As contemplated by the briefing schedule, on January 16, 2013, the Petitioners filed their Opening Brief in their bid for a review of the SEC’s conflict minerals rule. In their 198-page brief, the Petitioners (Business Roundtable, US Chamber of Commerce, and the National Association of Manufacturers) addressed each of the grounds for review that they described in their Statement of Issues filed on November 21, 2012.
The Petitioners argue that:
- The SEC failed to do the proper cost/benefit analysis of the rule and imposed the rule’s high cost of compliance without determining that the rule would provide the intended benefit.

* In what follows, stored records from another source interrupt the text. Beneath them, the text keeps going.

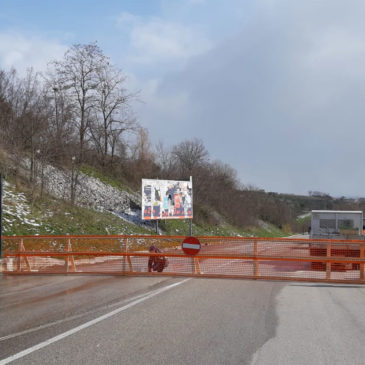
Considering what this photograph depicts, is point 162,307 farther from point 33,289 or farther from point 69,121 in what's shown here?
point 69,121

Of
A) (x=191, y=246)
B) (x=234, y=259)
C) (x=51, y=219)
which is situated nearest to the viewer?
(x=191, y=246)

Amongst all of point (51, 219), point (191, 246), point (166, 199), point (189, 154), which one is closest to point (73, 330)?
point (191, 246)

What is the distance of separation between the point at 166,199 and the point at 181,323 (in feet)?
95.3

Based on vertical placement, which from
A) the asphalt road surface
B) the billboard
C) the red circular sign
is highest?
the billboard

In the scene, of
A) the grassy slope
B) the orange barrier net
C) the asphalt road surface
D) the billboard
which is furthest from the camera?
the billboard

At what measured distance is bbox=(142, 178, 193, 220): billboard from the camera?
35.0m

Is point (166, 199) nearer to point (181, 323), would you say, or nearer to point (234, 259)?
point (234, 259)

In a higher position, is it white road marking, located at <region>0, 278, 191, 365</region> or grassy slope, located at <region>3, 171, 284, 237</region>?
grassy slope, located at <region>3, 171, 284, 237</region>

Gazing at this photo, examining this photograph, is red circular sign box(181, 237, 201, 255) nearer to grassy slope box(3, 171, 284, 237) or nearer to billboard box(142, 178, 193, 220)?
grassy slope box(3, 171, 284, 237)

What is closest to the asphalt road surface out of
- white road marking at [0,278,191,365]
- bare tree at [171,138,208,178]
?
white road marking at [0,278,191,365]

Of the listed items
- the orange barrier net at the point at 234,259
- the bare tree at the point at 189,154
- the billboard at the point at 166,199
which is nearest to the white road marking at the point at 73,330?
the orange barrier net at the point at 234,259

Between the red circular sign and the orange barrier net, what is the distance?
177 millimetres

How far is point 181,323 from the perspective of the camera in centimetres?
789

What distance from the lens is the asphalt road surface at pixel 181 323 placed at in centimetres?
605
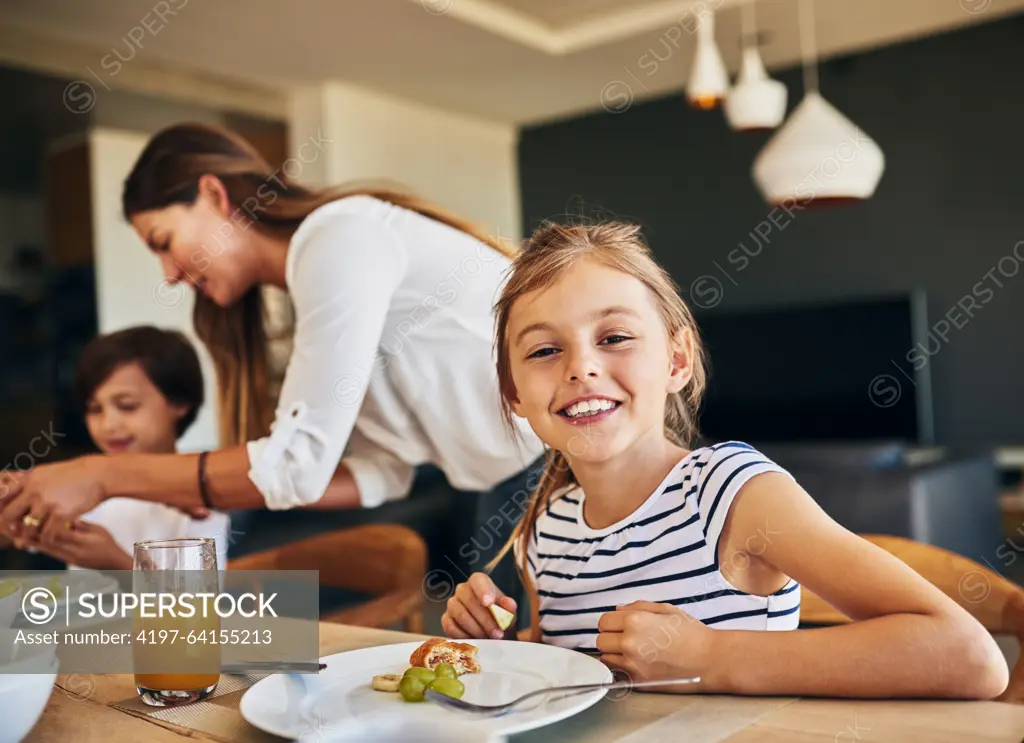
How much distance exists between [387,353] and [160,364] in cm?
51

- The SEC did not exercise appropriate agency judgment and acted arbitrarily when it imposed more stringent requirements and rejected less burdensome ones.
- The SEC was wrong to conclude that it could not create a de minimis exception to the rule.
- The SEC required an unreasonably stringent “reasonable country of origin inquiry” when it provided that the rule covers conflict minerals that companies have “reason to believe… may have originated” in the covered countries.
- The SEC was wrong to extend the rule to those who contract with others for the manufacture of products.
- The SEC acted arbitrarily when it included a shorter phase-in period for larger companies when they often depend on disclosure from smaller companies which are given a longer phase-in period.
- The Rule violates the First Amendment by compelling companies to make misleading and stigmatizing public statements indicating that their products contribute to human rights abuses.
The Petitioners are represented in this case by Sidley Austin. The SEC’s Brief is due on March 1st.